Terrorist recruiters are offering attractive packages online in an attempt to radicalise young people, said Counter Terrorism and Transnational Crime (CTTC) unit chief Monirul Islam today.
"Youths aged between 25 and 30 years are getting involved in terrorism by watching different videos aimed at radicalising their mind," Monirul, also an additional commissioner of Dhaka Metropolitan Police said.
He was addressing a press conference arranged to mark the inauguration of "Dhaka Peace Talk" in the media and public relations centre of Dhaka Metropolitan Police.
The programme has been organised by the Centre for Social Advocacy and Research Foundation in association with the United States Agency for International Development.
"Those who are devoid of the sense of patriotism, responsibility towards society and the people, ideology, tolerance and understanding of reality are being radicalised," Monirul said in reply to a query about radicalisation in the aftermath of the Holey Artisan attack.
In response to another question, he said, "More anti-terrorism drives are being conducted following the Holey Artisan tragedy. We need to step up the number of drives. We also need to create an antibody to stop terrorism."
About the reasons for radicalisation, Executive Director of the Centre for Social Advocacy and Research Foundation Shabnam Aziz said, "Research has not found any specific reasons for fanaticism. Youths are being radicalised in different situations. We cannot put the reasons on any specific frame."
"It is not possible for any force, organisation and person to prevent terrorism completely. It is a complex and long-term process. Hence, people from all walks of life need to come forward and work in collaboration to prevent terrorism," said Shabnam, also an associate professor of mass communication and journalism at the University of Dhaka.

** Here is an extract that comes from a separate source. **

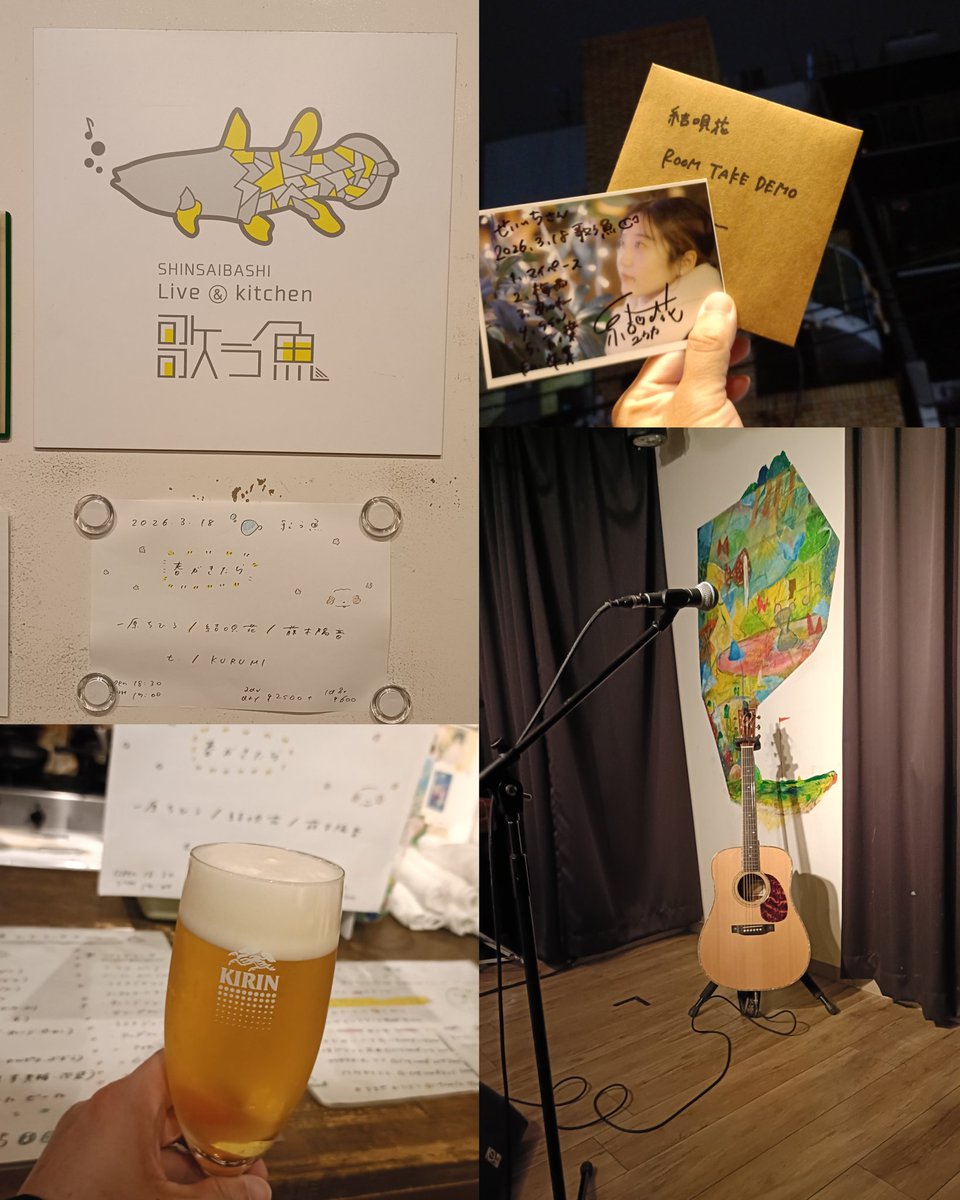 sei-rock410 tweet media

She argued that religion is not the sole factor for the rise in extremism.
"Different factors such as social, political, economic inequality and values are associated with it. Our aim is to do research on why the youths get involved in fanaticism."
Shabnam said families should teach young people values in order to prevent radicalisation.
She said both the society and the state have roles in preventing radicalisation.
"The Centre for Social Advocacy and Research Foundation wants to play a role in building awareness of the problem. We want to identify the reasons and find out a solution," the academic said.
"The Centre for Social Advocacy and Research Foundation is a platform for strategic think tanks. It is an organisation of researchers, academicians of different universities and journalists. It has a plan to form a 36-member panel. It will organise 12 roundtable discussions in Dhaka and conduct 12 separate researches," she added.